Decir siempre SÍ al Espíritu Santo "

Mensaje dominical

21 de mayo de 2017

1.- Cuando Jesucristo se despidió de sus discípulos en la última cena les dijo: “Salí del Padre y vine al mundo y ahora dejo al mundo y vuelvo al Padre”. Al oír estas palabras, los discípulos se llenaron de tristeza, no lo podían creer, habían vivido en su compañía tres años, habían llegado a ser verdaderos amigos íntimos, ya no podrían separarse de Él, ya no podrían vivir sin Él. ¿Cómo los iba a dejar solos ahora? ¿Cómo los iba a dejar desamparados y huérfanos? Entonces Jesús les dijo: “no los voy a dejar solos ni desamparados, ni huérfanos, les voy a enviar otro consolador: el Espíritu de la Verdad”. Les prometió una presencia espiritual que llenaría su corazón de paz, de gozo, de amor, de fortaleza y de consuelo. Así sucedió el día de Pentecostés. Estaban todos reunidos perseverando en oración junto con María, la madre de Jesús, cuando de repente, un fuerte viento llenó la casa donde estaban; unas llamas de fuego se posaron en la cabeza de cada uno de ellos y quedaron llenos del Espíritu Santo. Este acontecimiento cambió su estado de ánimo y cambió también su vida.

2.- Ese prodigio de Pentecostés se repite en nuestras propias vidas. Cuando perseveramos en oración juntamente con María, cuando abrimos nuestro corazón a Dios y ponemos en Él toda nuestra confianza; entonces llega el Espíritu Santo y nos llena el corazón de luz, de paz, de amor y de alegría. Jesús quiere cumplir su promesa, pero su Espíritu Santo es muy respetuoso y si no le abrimos la puerta, Él pasa de largo porque no quiere forzar la entrada. Si no hacemos caso a sus inspiraciones, Él no seguirá insistiendo. Quiere nuestra correspondencia en el amor y en la libertad. Si le hacemos caso entonces, nos llena con sus dones, con sus frutos y con sus gracias. Él nos inspira siempre, Él nos empuja siempre, Él nos mueve siempre, Él nos llama a ser mejores hijos de Dios. Los que se dejan guiar por el Espíritu, esos llegan a ser los verdaderos hijos de Dios. Pero nosotros podemos decirle sí o podemos decirle no; podemos hacerle caso o podemos cerrarle nuestro corazón.

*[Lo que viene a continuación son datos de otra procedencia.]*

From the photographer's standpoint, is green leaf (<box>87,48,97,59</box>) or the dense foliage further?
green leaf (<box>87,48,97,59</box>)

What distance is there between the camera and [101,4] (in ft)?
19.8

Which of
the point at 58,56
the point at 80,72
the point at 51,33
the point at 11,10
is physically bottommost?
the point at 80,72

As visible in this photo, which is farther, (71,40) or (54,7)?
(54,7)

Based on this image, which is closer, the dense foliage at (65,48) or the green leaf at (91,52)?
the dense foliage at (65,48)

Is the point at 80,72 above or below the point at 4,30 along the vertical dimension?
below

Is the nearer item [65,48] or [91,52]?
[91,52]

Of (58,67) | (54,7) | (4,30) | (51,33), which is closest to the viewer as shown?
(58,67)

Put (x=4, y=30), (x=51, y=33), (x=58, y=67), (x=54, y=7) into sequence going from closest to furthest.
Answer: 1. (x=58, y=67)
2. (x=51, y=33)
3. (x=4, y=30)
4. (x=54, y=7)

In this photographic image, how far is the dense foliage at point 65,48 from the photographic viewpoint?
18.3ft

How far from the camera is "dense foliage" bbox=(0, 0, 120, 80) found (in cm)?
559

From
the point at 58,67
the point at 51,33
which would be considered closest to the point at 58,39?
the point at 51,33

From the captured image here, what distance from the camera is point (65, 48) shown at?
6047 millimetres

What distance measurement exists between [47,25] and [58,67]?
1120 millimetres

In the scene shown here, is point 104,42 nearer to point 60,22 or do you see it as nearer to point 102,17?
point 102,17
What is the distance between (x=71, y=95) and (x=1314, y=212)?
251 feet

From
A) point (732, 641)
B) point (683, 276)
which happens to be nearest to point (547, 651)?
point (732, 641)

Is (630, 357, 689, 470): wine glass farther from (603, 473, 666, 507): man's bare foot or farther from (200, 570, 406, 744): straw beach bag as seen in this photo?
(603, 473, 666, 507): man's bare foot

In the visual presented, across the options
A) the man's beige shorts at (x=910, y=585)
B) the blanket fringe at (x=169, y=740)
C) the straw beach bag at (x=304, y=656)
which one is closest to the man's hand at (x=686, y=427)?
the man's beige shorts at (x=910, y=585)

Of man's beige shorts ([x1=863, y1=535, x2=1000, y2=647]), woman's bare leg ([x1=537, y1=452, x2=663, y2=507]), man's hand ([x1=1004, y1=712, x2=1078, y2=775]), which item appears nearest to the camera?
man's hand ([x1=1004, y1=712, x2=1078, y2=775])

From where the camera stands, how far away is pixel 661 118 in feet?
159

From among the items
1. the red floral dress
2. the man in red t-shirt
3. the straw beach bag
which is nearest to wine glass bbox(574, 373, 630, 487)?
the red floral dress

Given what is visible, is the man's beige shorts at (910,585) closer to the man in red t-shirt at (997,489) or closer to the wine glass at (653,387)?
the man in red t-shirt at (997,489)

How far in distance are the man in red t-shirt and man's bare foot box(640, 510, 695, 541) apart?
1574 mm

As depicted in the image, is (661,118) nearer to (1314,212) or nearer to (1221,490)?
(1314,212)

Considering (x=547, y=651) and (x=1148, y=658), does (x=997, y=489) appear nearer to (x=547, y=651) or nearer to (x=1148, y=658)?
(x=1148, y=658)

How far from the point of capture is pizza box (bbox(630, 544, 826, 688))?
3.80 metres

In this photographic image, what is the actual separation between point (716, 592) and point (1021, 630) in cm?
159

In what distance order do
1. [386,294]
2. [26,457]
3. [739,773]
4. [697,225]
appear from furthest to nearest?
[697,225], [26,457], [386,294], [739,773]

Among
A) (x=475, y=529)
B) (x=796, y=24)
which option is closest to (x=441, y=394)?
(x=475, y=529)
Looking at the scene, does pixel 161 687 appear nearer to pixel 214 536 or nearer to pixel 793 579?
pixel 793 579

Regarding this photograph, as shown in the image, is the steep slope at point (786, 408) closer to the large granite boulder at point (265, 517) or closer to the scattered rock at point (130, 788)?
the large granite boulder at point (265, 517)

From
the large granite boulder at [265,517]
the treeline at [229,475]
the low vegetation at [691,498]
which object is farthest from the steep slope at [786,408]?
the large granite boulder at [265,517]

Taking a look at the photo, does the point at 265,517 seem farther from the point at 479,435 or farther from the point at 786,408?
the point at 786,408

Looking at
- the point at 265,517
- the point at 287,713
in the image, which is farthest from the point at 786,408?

3.- Ya no estamos solos, ya no estamos huérfanos, ya no estamos desamparados, Jesucristo nos ha dejado otro consolador. Dejemos que el Espíritu de la verdad actúe poderosamente en nuestras almas. Seamos dóciles, prontos y generosos con el Espíritu Santo. Él es el amigo íntimo de nuestras almas y siempre está alentándonos a ser mejores personas, mejores hijos, mejores esposos, a ser mejores madres, mejores hijos de Dios y mejores amigos de Jesús.

Que el Señor nos bendiga y nos conceda la sabiduría y la fortaleza que necesitamos para decir siempre sí a las inspiraciones de su Espíritu Santo. Así sea.

+ Pedro Pablo Elizondo Cárdenas L.C.